Modern Native Americans seeking the right to rebury an ancient skeleton known as the Kennewick Man may have cleared an important hurdle in gaining the legal right to do so.

According to BBC News, authors of a study published in the journal Nature found the man the skeleton belonged to was more closely related to the Native Americans than to anyone else. The skeleton gained scientific prominence for being mostly complete, offering evidence of how the earliest Americans lived.

"Using ancient DNA, we were able to show that Kennewick Man is more closely related to Native Americans than any other population," study lead author Morten Rasmussen, a postdoctoral scholar at the University of Copenhagen, said in a press release. "Due to the massive controversy surrounding the origins of this sample, the ability to address this will be of interest to both scientists and tribal members."

The Kennewick Man skeleton was first discovered in 1996 near the Columbia River in Washington State, BBC News reported. Native Americans claimed the 9,000-year-old skeleton was one of their own and wanted to bury it in their way, but a team of anthropologists believed its characteristics told a different story.

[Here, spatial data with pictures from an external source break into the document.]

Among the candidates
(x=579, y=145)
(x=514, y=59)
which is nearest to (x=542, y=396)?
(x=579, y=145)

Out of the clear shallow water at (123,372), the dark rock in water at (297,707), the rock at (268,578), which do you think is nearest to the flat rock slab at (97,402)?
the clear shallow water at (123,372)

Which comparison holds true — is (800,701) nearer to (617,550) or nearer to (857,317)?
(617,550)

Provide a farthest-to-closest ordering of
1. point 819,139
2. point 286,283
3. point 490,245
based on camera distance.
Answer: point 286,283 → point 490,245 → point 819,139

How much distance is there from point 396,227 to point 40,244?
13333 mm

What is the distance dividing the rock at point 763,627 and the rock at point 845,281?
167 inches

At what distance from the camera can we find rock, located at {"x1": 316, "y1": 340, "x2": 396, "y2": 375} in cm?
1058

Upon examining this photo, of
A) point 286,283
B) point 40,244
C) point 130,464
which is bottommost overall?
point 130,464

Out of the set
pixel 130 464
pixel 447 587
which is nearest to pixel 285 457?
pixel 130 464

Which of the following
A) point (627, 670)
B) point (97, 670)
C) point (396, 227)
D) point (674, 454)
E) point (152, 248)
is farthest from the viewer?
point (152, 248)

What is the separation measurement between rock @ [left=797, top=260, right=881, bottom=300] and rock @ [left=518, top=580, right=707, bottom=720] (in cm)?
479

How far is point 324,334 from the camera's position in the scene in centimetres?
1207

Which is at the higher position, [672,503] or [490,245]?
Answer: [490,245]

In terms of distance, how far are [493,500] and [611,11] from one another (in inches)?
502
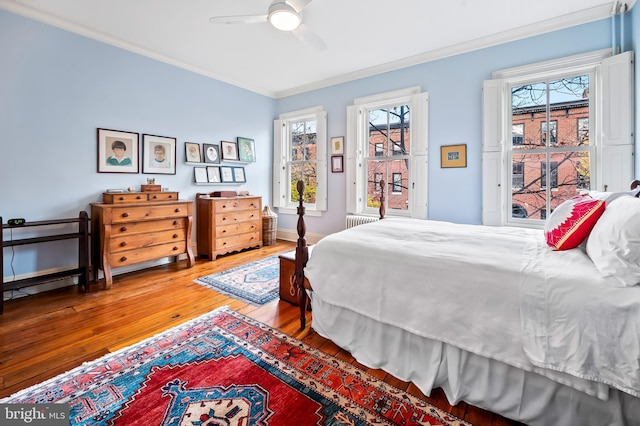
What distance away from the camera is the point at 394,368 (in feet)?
5.52

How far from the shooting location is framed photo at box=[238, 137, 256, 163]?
491 centimetres

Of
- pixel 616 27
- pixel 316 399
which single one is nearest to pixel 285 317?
pixel 316 399

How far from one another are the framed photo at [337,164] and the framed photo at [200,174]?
203cm

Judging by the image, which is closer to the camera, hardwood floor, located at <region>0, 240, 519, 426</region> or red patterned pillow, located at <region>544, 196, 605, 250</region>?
red patterned pillow, located at <region>544, 196, 605, 250</region>

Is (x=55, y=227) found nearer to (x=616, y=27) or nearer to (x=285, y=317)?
(x=285, y=317)

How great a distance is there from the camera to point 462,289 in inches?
56.0

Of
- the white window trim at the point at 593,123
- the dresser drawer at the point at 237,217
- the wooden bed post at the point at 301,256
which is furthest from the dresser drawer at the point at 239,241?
the white window trim at the point at 593,123

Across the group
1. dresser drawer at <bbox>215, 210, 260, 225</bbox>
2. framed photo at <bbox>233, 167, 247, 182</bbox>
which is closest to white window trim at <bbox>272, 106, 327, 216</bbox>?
framed photo at <bbox>233, 167, 247, 182</bbox>

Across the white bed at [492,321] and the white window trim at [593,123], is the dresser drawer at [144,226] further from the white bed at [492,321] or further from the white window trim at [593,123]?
the white window trim at [593,123]

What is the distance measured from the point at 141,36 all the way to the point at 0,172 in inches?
79.6

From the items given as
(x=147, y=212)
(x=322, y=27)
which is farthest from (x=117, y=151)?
(x=322, y=27)

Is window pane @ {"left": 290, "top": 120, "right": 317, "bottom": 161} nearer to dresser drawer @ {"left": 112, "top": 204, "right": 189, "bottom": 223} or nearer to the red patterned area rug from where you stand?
dresser drawer @ {"left": 112, "top": 204, "right": 189, "bottom": 223}

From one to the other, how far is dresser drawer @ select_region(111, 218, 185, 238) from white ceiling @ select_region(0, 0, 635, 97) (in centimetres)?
215

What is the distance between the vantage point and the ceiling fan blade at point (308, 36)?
272 cm
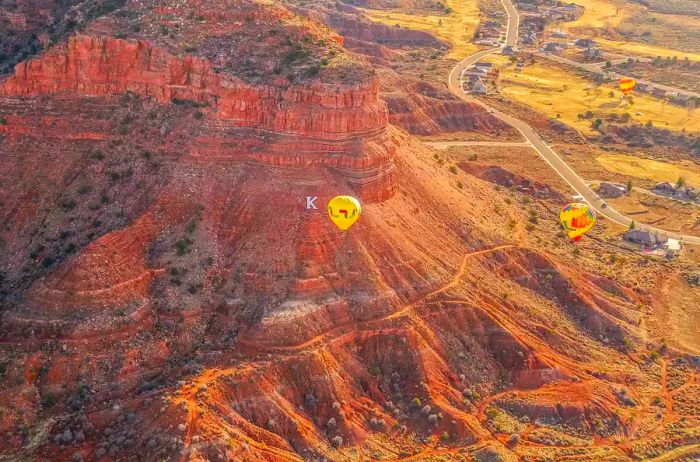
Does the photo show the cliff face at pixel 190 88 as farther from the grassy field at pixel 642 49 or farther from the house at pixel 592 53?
the grassy field at pixel 642 49

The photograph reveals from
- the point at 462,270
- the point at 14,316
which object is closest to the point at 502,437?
the point at 462,270

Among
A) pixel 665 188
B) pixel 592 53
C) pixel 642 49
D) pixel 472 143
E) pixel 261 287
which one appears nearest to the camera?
pixel 261 287

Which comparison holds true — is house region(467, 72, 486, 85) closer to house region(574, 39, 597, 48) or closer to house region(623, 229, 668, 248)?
house region(574, 39, 597, 48)

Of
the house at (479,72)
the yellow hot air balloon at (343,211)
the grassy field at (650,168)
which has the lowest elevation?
the grassy field at (650,168)

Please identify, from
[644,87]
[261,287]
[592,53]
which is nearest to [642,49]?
[592,53]

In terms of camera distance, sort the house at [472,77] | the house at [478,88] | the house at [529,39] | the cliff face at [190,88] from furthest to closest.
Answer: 1. the house at [529,39]
2. the house at [472,77]
3. the house at [478,88]
4. the cliff face at [190,88]

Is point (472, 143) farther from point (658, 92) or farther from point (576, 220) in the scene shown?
point (658, 92)

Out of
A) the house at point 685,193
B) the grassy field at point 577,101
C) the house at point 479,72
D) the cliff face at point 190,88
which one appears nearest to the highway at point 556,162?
the house at point 479,72

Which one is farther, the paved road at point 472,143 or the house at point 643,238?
the paved road at point 472,143
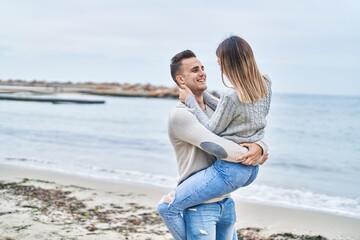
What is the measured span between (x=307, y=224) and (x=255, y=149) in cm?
469

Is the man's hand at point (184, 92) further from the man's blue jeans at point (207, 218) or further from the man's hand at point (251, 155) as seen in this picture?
the man's blue jeans at point (207, 218)

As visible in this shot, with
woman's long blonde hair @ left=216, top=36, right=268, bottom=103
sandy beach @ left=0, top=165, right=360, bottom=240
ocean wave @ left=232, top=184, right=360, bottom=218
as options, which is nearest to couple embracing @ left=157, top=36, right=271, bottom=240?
woman's long blonde hair @ left=216, top=36, right=268, bottom=103

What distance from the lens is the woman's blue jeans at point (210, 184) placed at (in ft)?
9.09

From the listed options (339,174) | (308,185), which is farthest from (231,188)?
(339,174)

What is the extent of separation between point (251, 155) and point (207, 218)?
453mm

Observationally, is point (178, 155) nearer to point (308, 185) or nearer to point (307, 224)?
point (307, 224)

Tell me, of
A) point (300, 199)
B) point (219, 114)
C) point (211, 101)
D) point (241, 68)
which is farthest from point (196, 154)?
point (300, 199)

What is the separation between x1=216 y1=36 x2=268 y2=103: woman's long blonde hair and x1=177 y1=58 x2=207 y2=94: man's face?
11.8 inches

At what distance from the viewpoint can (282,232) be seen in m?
6.48

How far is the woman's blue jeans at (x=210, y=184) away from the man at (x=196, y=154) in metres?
0.02

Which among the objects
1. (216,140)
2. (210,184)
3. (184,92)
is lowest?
(210,184)

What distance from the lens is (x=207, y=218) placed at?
2867mm

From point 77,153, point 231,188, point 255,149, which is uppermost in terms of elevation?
point 255,149

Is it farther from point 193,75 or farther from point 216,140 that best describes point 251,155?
point 193,75
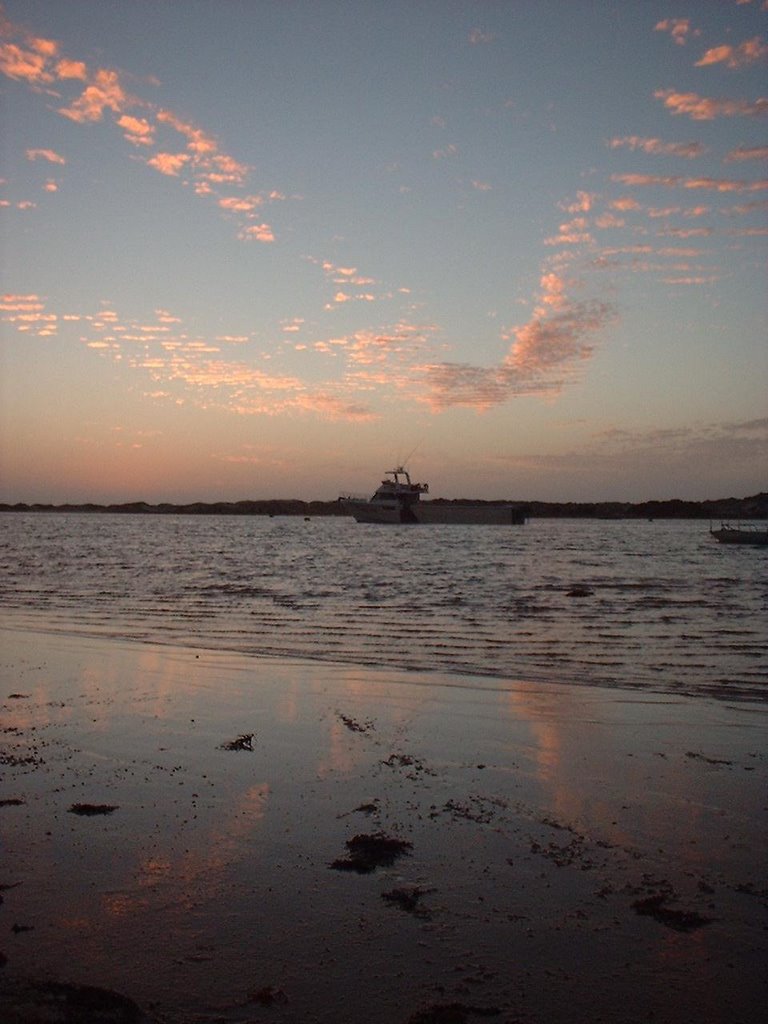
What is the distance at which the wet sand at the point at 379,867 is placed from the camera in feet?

The Native Americans sued to try to stop from the skeleton being studied, a battle the anthropologists won in 2004. The Kennewick Man has physical resemblances to Europeans, BBC News noted, but its DNA suggests he was more Native American than anything else.

"Advances in DNA sequencing technology have given us important new tools for studying the great human diasporas and the history of indigenous populations," study co-author Carlos Bustamante, a geneticist at Stanford University, said in the release. "Now we are seeing its adoption in new areas, including forensics and archeology. The case of Kennewick Man is particularly interesting given the debates surrounding the origins of Native American populations. Morten's work aligns beautifully with the oral history of native peoples and lends strong support for their claims.

"I believe that ancient DNA analysis could become standard practice in these types of cases since it can provide objective means of assessing both genetic ancestry and relatedness to living individuals and present-day populations."